Copy out the lines below word for word, omitting the pictures.

▶ _Entries provided_
• • • • •
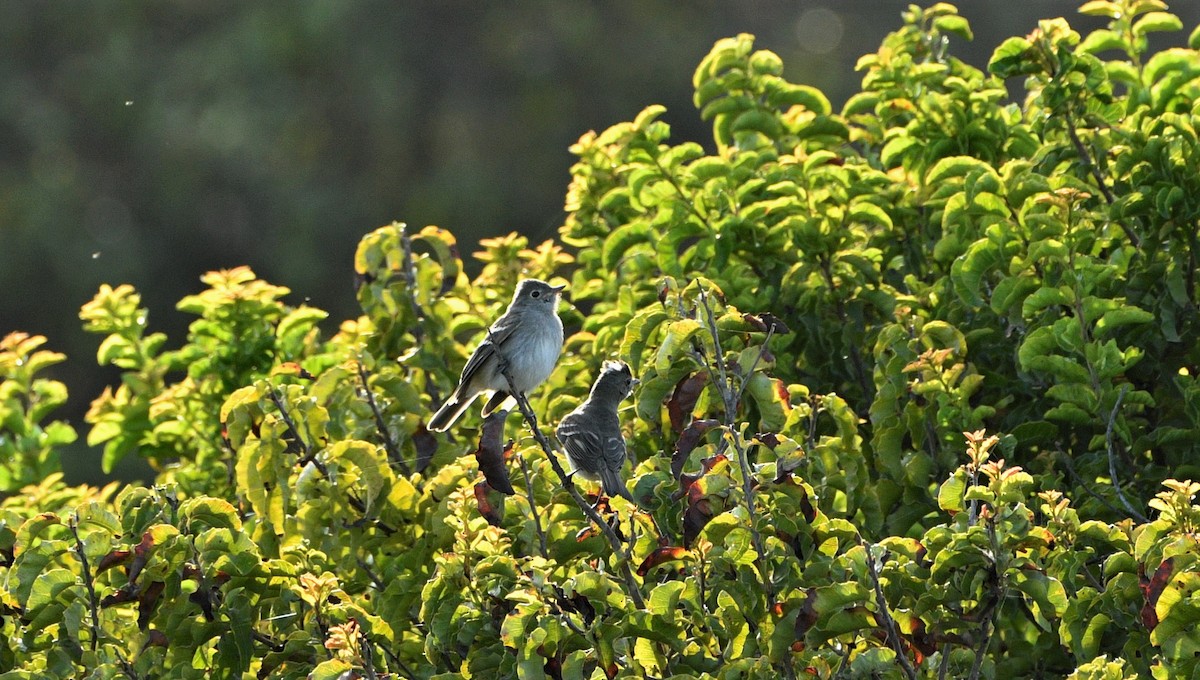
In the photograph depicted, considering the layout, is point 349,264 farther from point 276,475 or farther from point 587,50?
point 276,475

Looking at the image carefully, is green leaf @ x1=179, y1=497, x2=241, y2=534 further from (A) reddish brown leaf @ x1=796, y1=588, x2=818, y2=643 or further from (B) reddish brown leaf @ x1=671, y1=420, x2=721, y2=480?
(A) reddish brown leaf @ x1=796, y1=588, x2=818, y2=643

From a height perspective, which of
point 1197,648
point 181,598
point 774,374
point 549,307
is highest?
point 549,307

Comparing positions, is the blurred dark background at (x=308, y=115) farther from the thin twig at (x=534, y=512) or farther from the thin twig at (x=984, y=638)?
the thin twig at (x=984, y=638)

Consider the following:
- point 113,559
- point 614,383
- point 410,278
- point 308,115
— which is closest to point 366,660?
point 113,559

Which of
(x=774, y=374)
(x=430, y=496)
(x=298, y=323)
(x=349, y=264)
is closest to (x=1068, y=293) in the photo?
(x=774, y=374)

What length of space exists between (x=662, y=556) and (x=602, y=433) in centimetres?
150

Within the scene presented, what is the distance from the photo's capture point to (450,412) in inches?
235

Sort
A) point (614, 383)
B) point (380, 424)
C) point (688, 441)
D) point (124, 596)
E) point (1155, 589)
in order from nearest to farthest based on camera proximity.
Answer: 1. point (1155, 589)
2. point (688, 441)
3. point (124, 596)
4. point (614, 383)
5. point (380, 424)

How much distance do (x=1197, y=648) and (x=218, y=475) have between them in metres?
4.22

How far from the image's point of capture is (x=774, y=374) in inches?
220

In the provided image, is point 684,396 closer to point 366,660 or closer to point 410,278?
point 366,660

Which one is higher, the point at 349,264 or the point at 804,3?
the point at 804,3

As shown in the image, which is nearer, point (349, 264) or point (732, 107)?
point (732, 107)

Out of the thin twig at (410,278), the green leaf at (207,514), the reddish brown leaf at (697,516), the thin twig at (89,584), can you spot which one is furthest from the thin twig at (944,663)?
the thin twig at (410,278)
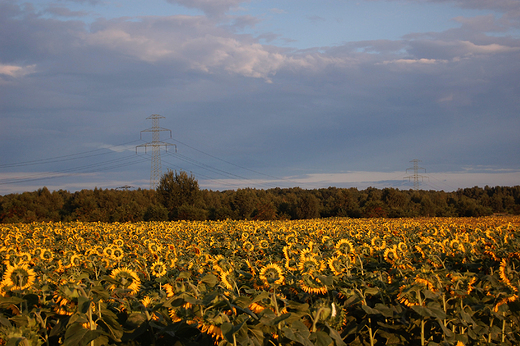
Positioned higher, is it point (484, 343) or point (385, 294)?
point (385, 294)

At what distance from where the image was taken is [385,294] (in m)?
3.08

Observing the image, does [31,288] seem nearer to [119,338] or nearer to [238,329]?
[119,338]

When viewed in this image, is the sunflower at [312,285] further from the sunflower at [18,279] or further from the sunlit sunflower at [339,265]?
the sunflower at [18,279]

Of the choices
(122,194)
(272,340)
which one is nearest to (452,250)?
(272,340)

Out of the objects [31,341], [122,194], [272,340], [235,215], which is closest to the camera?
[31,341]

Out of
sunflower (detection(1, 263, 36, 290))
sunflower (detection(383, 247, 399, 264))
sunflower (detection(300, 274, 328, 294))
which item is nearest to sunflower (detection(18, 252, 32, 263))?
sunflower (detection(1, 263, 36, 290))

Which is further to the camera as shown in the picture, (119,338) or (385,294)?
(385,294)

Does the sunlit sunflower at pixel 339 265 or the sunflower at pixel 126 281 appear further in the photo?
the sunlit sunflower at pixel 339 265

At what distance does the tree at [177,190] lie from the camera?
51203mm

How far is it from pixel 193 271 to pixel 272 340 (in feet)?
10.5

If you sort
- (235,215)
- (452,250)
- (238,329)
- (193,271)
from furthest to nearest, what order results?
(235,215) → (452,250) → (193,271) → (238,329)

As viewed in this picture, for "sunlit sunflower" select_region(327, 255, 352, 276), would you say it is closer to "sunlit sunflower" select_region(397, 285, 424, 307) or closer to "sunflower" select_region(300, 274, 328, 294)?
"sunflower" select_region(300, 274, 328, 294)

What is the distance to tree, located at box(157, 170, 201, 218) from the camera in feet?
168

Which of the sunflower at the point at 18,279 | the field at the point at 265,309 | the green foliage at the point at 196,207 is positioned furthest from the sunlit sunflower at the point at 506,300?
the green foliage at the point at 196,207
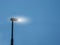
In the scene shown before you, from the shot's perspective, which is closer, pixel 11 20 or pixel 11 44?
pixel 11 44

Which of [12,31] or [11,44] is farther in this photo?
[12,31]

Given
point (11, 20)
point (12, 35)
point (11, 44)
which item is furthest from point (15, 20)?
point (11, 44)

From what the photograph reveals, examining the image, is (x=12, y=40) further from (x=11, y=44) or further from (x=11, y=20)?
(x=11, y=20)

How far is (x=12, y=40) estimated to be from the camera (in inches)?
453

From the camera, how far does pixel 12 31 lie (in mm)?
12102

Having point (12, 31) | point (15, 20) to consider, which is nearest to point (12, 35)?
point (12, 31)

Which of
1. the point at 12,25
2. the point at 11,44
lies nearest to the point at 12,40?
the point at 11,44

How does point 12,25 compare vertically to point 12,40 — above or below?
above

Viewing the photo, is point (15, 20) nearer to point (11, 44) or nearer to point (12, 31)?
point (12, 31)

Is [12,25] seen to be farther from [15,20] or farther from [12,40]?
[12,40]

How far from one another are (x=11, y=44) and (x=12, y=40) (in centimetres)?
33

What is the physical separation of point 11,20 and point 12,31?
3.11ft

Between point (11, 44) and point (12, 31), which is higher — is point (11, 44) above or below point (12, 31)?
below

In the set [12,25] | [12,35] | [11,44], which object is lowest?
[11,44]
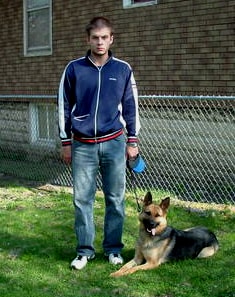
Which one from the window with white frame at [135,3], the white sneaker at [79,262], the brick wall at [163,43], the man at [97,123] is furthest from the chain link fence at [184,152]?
• • • • •
▶ _Answer to this problem_
In the photograph depicted, considering the layout, is point 349,264 farther from point 276,475 or farther from point 587,50?
point 276,475

Looking at the image carefully, is green leaf @ x1=179, y1=497, x2=241, y2=534 further from (A) reddish brown leaf @ x1=796, y1=588, x2=818, y2=643 or further from (B) reddish brown leaf @ x1=671, y1=420, x2=721, y2=480?
(A) reddish brown leaf @ x1=796, y1=588, x2=818, y2=643

From a height perspective, which of
point 1197,648
point 181,598
point 774,374
point 549,307
is highest?
point 549,307

Comparing positions, is the blurred dark background at (x=308, y=115) farther from the thin twig at (x=534, y=512) or farther from the thin twig at (x=984, y=638)?
the thin twig at (x=984, y=638)

Consider the following:
- point 113,559
- point 614,383
- point 410,278
- point 308,115
— which is closest to point 366,660?
point 113,559

Which of
(x=774, y=374)
(x=430, y=496)
(x=298, y=323)
(x=349, y=264)
is closest to (x=1068, y=293) in the photo?
(x=774, y=374)

What length of space exists between (x=662, y=556) and (x=602, y=433) in centimetres?
150

Within the scene presented, what is the distance from the photo's capture point to (450,412) in inches?
235

Sort
A) point (614, 383)
B) point (380, 424)
C) point (688, 441)
D) point (124, 596)
E) point (1155, 589)
in order from nearest to farthest based on camera proximity.
Answer: 1. point (1155, 589)
2. point (688, 441)
3. point (124, 596)
4. point (614, 383)
5. point (380, 424)

How much distance do (x=1197, y=648) and (x=218, y=475) have between them in metres?
4.22

How far from the image's point of capture is (x=774, y=374) in inches?
220

In the provided image, is point 684,396 closer to point 366,660 or closer to point 410,278?
point 366,660

Which one is higher, the point at 349,264 or the point at 804,3?
the point at 804,3

As shown in the image, which is nearer, point (349, 264) or point (732, 107)?
point (732, 107)

Out of the thin twig at (410,278), the green leaf at (207,514), the reddish brown leaf at (697,516), the thin twig at (89,584), can you spot which one is furthest from the thin twig at (944,663)?
the thin twig at (410,278)
Positioned higher, is it point (484, 343) or point (385, 294)?
point (385, 294)

At what distance from where the image was taken is [385,294] (in m)?
3.08

Observing the image, does [31,288] seem nearer to [119,338] or nearer to [238,329]?
[119,338]

When viewed in this image, is the sunflower at [312,285] further from the sunflower at [18,279] or further from the sunlit sunflower at [339,265]?
the sunflower at [18,279]

Of the choices
(122,194)
(272,340)
which one is nearest to (452,250)?
(272,340)

Out of the objects [31,341], [122,194], [272,340], [235,215], which is closest to the camera?
[31,341]

Out of
sunflower (detection(1, 263, 36, 290))
sunflower (detection(383, 247, 399, 264))
sunflower (detection(300, 274, 328, 294))
which item is nearest to sunflower (detection(18, 252, 32, 263))?
sunflower (detection(1, 263, 36, 290))

Which is further to the camera as shown in the picture, (119,338) or (385,294)?
(385,294)

Does the sunlit sunflower at pixel 339 265 or the sunflower at pixel 126 281 appear further in the photo?
the sunlit sunflower at pixel 339 265

At what distance does the tree at [177,190] lie from the camera?
51203mm

How far is it from pixel 193 271 to pixel 272 340 (in feet)?
10.5

If you sort
- (235,215)
- (452,250)
- (238,329)
- (193,271)
from furthest to nearest, what order results?
(235,215) → (452,250) → (193,271) → (238,329)

As viewed in this picture, for "sunlit sunflower" select_region(327, 255, 352, 276), would you say it is closer to "sunlit sunflower" select_region(397, 285, 424, 307) or closer to "sunflower" select_region(300, 274, 328, 294)?
"sunflower" select_region(300, 274, 328, 294)

What is the distance to tree, located at box(157, 170, 201, 218) from the camera in feet?
168

Which of the sunflower at the point at 18,279 | the field at the point at 265,309 | the green foliage at the point at 196,207 is positioned furthest from the sunlit sunflower at the point at 506,300?
the green foliage at the point at 196,207
In the scene shown before you, from the shot's perspective, which is closer, pixel 11 20 or pixel 11 44?
pixel 11 44

Which of [12,31] or [11,44] is farther in this photo?
[12,31]

Given
point (11, 20)
point (12, 35)
point (11, 44)
which item is furthest from point (15, 20)?
point (11, 44)

From what the photograph reveals, examining the image, is (x=12, y=40) further from (x=11, y=44) or further from (x=11, y=20)?
(x=11, y=20)

How far is (x=12, y=40) estimated to be from the camera (in inches)?
453

From the camera, how far does pixel 12 31 lie (in mm)?
12102

Having point (12, 31) | point (15, 20) to consider, which is nearest to point (12, 35)?
point (12, 31)

Which of
1. the point at 12,25
2. the point at 11,44
lies nearest to the point at 12,40?
the point at 11,44

How does point 12,25 compare vertically to point 12,40 — above or below?
above

Viewing the photo, is point (15, 20) nearer to point (11, 44) or nearer to point (12, 31)?
point (12, 31)

Is [12,25] seen to be farther from [15,20] or farther from [12,40]?
[12,40]

How far from one another are (x=11, y=44) and (x=12, y=40) (in centimetres)?
33

What is the physical separation of point 11,20 and point 12,31?
3.11ft

Between point (11, 44) and point (12, 31), which is higher — is point (11, 44) above or below point (12, 31)?
below

In the set [12,25] | [12,35] | [11,44], which object is lowest?
[11,44]
Which one from the window with white frame at [135,3], the white sneaker at [79,262], the brick wall at [163,43], the man at [97,123] is furthest from the chain link fence at [184,152]?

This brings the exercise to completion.